So I was excited and nervous to begin the second month of ‘7’. Wondering what my mutiny against excess and ‘7’ is? Read this post, then this post to get caught up. In the book, Jen only wore seven items for the entire month. I knew going into the month that it probably would not be feasible for me to do that. So I went with 12 items. Four items were pretty casual, and the other eight were work appropriate. I limited my accessories to only two items for the whole month, and only wore three pairs of shoes.
Another thing I decided to do was wear the exact same outfit to church every week for the month. My rationale behind this was that I found myself spending a lot more time ruminating over what I wore to church over what I wore to other events. When I read through the clothes chapter and thought about the Sundays where I focused more on what I was going to wear over preparing my heart to worship and serve Jesus, I felt very convicted.
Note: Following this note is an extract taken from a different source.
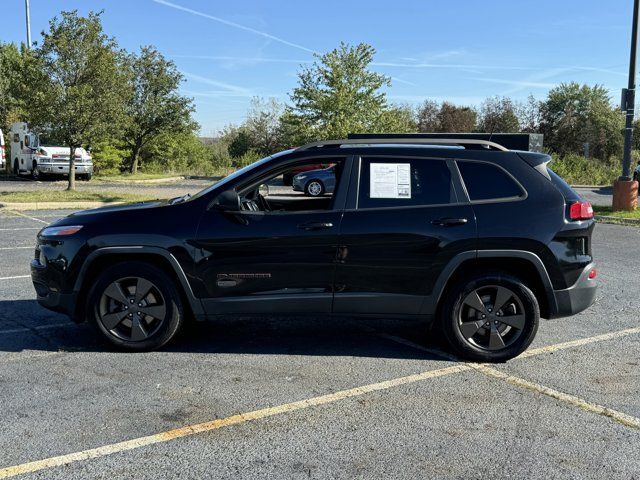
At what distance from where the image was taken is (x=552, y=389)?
4.30 m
So gray shirt, jeans, and black Toms for the four Sundays. I threw on my coral beads too. At the time of this post’s publishing I will have completed my fourth Sunday wearing the same outfit. It was incredibly freeing and powerful. I resisted telling people what I was doing, I maybe told two people the entire time. It made me think about my sweet friends in India and Sudan who have one outfit for church. They wear their best dress or sari every week, the same outfit over and over. When I thought about them, I prayed for them, and their faith and passion for Jesus brought tears to my eyes. They have so much more faith than me. They are living out Matthew 6- they don’t worry about their clothes, even though they have so little.
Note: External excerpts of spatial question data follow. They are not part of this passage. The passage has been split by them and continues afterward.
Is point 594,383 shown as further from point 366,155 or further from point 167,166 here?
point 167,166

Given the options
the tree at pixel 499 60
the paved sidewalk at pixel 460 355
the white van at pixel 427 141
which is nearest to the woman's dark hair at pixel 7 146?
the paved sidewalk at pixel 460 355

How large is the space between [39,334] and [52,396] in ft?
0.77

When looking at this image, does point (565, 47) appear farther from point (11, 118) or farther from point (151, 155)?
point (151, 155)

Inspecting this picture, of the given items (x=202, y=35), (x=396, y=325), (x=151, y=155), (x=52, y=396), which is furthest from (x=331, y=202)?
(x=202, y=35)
This month was easy looking back, but the first two weeks of my job were a bit of a challenge. I had about four-five outfits to wear, and I wondered if people noticed that I kept wearing the same mustard cardigan and black dress pants over and over. I was nervous, I wanted to make a good first impression. But when I worried about what others thought, God reminded me that He placed me at my position, and that He is in control. And I began to realize that my stress and worry about clothing has, at times, kept me from focusing on God. There is beauty in simplicity.
At the beginning of the month I had 269 items. Now, at the end of the month, I’ve purged down to 215. I know I can purge even more, and I’m slowly getting there. With the purging of my possessions I’m cleaning out my heart as well. I’m striving to strip away at the excess, the worry, the focus on temporary things. I have a yearning for something more, something deeper than the “American Dream”.
With the month drawing to a close, I’m going to return to my wardrobe. I’m going to wear my cute ethical clothes and my scarves again. I’ll pull out my bright skirts and bold jewelry. These things aren’t bad, unless I am hoarding and focusing on myself through my clothes. It’s a heart issue, and that’s what I’m working on. I want a heart of generosity, and a heart focused on what really matters.
I want my life to be about others and about God, not on myself. I’m striving for a life lived with open hands, dropping everything I have at the feet of Jesus so he can use me and my possessions to bless others.